On envisage de faire entrer Doumer au Panthéon, la brutalité de sa mort effaçant sans doute sa courte présidence de onze mois. Blanche Doumer s’y oppose : « Je vous l'ai donné toute sa vie. Laissez-le-moi maintenant ». Doumer sera inhumé près de ses fils au cimetière de Vaugirard.
Blanche Doumer se retire de la vie publique. Désespérée, elle ne survit qu'un an à la mort de son époux. Renversée par une voiture en avril 1933, elle décède des suites de ses blessures dans des souffrances abominables.

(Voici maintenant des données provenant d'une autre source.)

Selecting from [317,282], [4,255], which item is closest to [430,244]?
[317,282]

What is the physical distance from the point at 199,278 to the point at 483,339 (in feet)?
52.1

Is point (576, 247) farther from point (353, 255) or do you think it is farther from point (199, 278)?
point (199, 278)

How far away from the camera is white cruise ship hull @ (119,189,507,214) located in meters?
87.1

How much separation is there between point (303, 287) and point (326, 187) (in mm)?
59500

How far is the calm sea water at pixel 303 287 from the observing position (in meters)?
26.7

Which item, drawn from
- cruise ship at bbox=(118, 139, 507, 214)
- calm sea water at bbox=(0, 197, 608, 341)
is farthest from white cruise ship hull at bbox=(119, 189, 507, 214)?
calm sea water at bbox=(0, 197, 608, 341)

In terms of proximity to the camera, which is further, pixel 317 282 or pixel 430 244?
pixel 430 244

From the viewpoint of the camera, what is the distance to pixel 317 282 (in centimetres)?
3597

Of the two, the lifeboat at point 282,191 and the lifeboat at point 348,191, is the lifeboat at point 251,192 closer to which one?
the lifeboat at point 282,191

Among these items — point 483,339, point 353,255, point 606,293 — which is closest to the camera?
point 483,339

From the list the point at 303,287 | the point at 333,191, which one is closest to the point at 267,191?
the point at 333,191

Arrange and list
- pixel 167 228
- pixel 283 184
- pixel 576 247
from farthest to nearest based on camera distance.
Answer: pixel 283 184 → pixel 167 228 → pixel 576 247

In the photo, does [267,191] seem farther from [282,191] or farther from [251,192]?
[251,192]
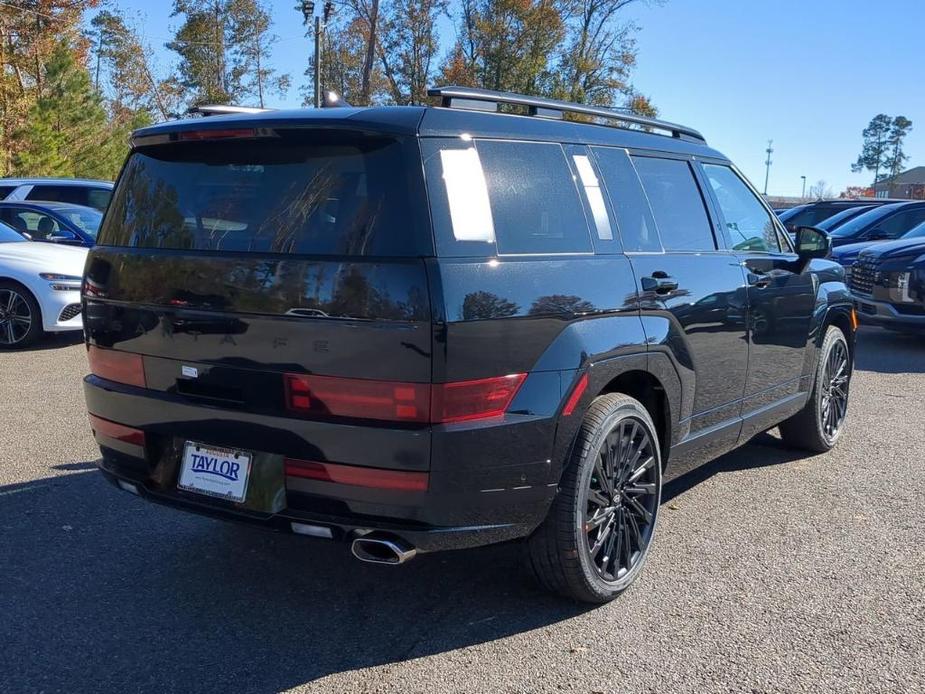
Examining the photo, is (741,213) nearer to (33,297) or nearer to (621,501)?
(621,501)

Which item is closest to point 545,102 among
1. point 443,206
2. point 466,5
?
point 443,206

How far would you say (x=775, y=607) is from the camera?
3.64 metres

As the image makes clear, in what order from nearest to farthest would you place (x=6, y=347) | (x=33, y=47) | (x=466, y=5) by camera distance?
1. (x=6, y=347)
2. (x=33, y=47)
3. (x=466, y=5)

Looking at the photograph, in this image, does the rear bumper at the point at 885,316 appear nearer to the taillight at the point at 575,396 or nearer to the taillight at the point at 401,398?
the taillight at the point at 575,396

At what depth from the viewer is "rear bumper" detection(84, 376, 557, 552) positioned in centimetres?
298

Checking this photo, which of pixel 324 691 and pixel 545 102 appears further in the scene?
pixel 545 102

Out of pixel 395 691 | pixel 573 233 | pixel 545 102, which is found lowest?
pixel 395 691

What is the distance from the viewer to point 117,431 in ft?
11.9

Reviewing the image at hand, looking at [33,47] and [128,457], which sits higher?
[33,47]

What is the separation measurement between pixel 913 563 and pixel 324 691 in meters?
2.78

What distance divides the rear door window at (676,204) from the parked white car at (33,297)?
7174 millimetres

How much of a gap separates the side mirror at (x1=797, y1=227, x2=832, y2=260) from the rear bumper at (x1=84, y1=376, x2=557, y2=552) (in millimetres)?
2805

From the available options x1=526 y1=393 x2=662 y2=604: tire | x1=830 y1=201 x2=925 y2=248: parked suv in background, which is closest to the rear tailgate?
x1=526 y1=393 x2=662 y2=604: tire

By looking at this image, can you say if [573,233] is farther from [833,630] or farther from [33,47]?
[33,47]
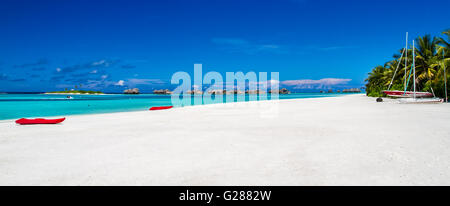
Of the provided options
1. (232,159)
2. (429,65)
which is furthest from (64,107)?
(429,65)

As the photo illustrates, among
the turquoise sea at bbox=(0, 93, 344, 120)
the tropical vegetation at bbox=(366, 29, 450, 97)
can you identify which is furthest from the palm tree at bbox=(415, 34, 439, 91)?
the turquoise sea at bbox=(0, 93, 344, 120)

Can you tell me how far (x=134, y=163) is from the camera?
15.6 ft

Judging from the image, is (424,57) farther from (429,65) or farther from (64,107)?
(64,107)

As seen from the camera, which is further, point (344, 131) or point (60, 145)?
point (344, 131)

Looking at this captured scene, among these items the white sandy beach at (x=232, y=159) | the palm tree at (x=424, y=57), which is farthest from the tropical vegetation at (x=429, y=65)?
the white sandy beach at (x=232, y=159)

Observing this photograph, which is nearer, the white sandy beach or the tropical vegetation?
the white sandy beach

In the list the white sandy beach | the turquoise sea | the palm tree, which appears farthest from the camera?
the palm tree

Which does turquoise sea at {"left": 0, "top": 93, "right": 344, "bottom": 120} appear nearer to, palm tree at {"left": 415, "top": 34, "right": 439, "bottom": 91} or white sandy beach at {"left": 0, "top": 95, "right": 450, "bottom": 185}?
white sandy beach at {"left": 0, "top": 95, "right": 450, "bottom": 185}

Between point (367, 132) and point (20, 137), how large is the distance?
10.7 meters
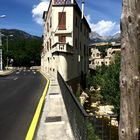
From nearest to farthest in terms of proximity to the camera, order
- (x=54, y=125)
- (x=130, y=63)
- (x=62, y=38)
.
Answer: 1. (x=130, y=63)
2. (x=54, y=125)
3. (x=62, y=38)

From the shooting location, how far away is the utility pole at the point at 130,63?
373 centimetres

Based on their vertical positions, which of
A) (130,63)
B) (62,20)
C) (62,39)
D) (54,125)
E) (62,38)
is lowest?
(54,125)

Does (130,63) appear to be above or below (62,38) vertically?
below

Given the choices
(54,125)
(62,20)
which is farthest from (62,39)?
(54,125)

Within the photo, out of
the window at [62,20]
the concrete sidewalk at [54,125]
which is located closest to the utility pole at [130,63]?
the concrete sidewalk at [54,125]

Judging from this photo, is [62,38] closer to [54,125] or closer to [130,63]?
[54,125]

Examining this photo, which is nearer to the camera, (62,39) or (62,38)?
(62,39)

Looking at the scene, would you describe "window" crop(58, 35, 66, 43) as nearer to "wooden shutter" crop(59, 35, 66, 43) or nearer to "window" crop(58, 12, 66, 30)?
"wooden shutter" crop(59, 35, 66, 43)

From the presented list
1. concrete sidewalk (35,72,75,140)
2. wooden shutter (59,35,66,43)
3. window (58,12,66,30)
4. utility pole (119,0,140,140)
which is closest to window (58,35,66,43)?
wooden shutter (59,35,66,43)

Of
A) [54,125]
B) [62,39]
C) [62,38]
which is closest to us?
[54,125]

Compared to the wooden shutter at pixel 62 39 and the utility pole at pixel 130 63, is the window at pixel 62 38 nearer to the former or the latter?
the wooden shutter at pixel 62 39

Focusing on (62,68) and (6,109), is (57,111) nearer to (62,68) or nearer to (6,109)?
(6,109)

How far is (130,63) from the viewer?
3748mm

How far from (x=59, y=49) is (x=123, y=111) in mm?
34615
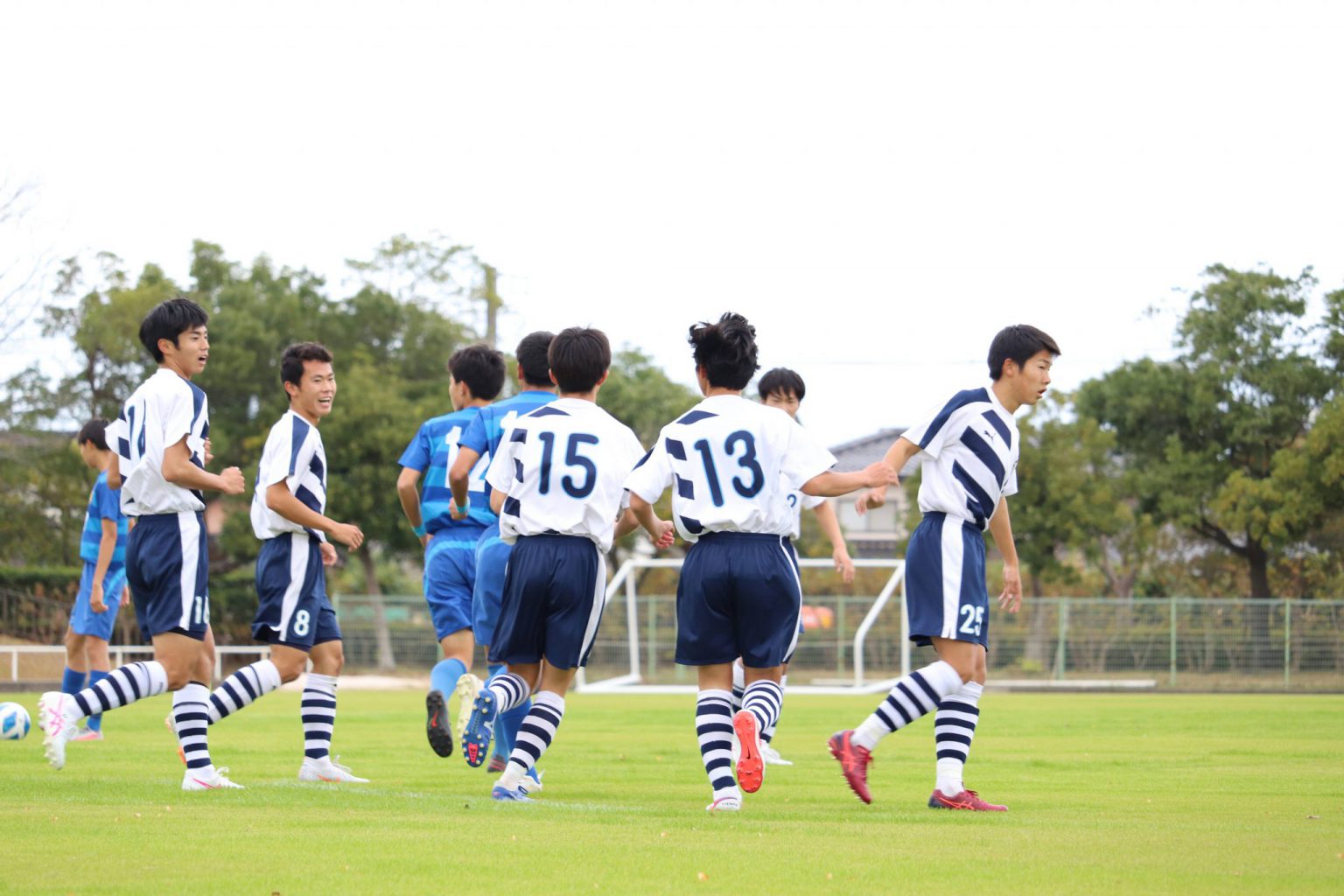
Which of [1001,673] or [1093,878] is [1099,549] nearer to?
[1001,673]

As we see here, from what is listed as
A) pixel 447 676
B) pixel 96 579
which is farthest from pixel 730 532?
pixel 96 579

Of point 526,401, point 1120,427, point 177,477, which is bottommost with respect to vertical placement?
point 177,477

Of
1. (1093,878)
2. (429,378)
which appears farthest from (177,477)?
(429,378)

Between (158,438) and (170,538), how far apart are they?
1.50ft

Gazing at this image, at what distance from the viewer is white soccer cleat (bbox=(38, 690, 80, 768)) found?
6.61m

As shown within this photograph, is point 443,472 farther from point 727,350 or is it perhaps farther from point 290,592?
point 727,350

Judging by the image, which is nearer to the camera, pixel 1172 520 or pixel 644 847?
pixel 644 847

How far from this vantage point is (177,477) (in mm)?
6871

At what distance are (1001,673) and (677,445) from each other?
915 inches

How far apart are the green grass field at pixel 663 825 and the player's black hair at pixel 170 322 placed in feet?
6.83

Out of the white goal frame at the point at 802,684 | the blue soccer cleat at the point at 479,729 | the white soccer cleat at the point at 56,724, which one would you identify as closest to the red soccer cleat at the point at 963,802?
the blue soccer cleat at the point at 479,729

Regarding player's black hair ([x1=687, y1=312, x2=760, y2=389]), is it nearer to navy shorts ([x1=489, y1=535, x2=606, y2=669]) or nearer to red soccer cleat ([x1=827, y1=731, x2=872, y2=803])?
navy shorts ([x1=489, y1=535, x2=606, y2=669])

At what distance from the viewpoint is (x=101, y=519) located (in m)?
11.4

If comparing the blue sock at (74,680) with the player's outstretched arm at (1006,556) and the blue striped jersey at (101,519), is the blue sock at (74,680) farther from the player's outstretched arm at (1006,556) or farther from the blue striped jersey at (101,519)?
the player's outstretched arm at (1006,556)
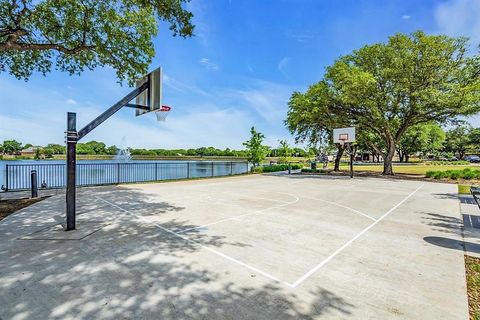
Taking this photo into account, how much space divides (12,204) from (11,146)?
268ft

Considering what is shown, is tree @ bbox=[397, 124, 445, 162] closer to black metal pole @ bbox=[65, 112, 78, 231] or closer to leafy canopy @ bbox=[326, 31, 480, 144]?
leafy canopy @ bbox=[326, 31, 480, 144]

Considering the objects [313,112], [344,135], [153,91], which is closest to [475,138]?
[344,135]

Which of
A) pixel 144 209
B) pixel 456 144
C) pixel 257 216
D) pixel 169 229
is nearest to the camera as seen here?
pixel 169 229

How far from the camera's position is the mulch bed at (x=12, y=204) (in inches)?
261

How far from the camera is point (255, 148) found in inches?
1038

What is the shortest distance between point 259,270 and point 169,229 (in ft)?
8.40

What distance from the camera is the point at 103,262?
3549mm

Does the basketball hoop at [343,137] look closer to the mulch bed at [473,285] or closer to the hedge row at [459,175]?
the hedge row at [459,175]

On ne saura vraisemblablement jamais avec certitude si l’assassin de Doumer a agi seul ou si son bras a été armé par des comploteurs d’extrême droite ou d’extrême gauche.
Outre celui de Paul Doumer, la Troisième République aura connu de nombreux assassinats politiques. Avant lui, Sadi Carnot fut poignardé le 25 juin 1894 à Lyon par l’anarchiste italien Caserio. Le président Loubet échappa miraculeusement, à sa sortie de l’Opéra rue de Rohan le 31 mars 1905, à un attentat alors qu’il accompagnait le roi Alphonse XIII, visé par la bombe. Le 14 juillet 1922 avenue des Champs-Élysées, l’anarchiste Charles Jouvet tira plusieurs coups de revolver sur la voiture du préfet de police, qu’il confondit avec celle d’Alexandre Millerand, président de la République. Jean Jaurès fut assassiné le 31 juillet 1914 au Café du Croissant à Paris par le nationaliste Raoul Villain. Louis Barthou, ministre des Affaires étrangères, mourut le 9 octobre 1934 à Marseille lors de l'attentat commis contre le roi Alexandre 1er de Yougoslavie.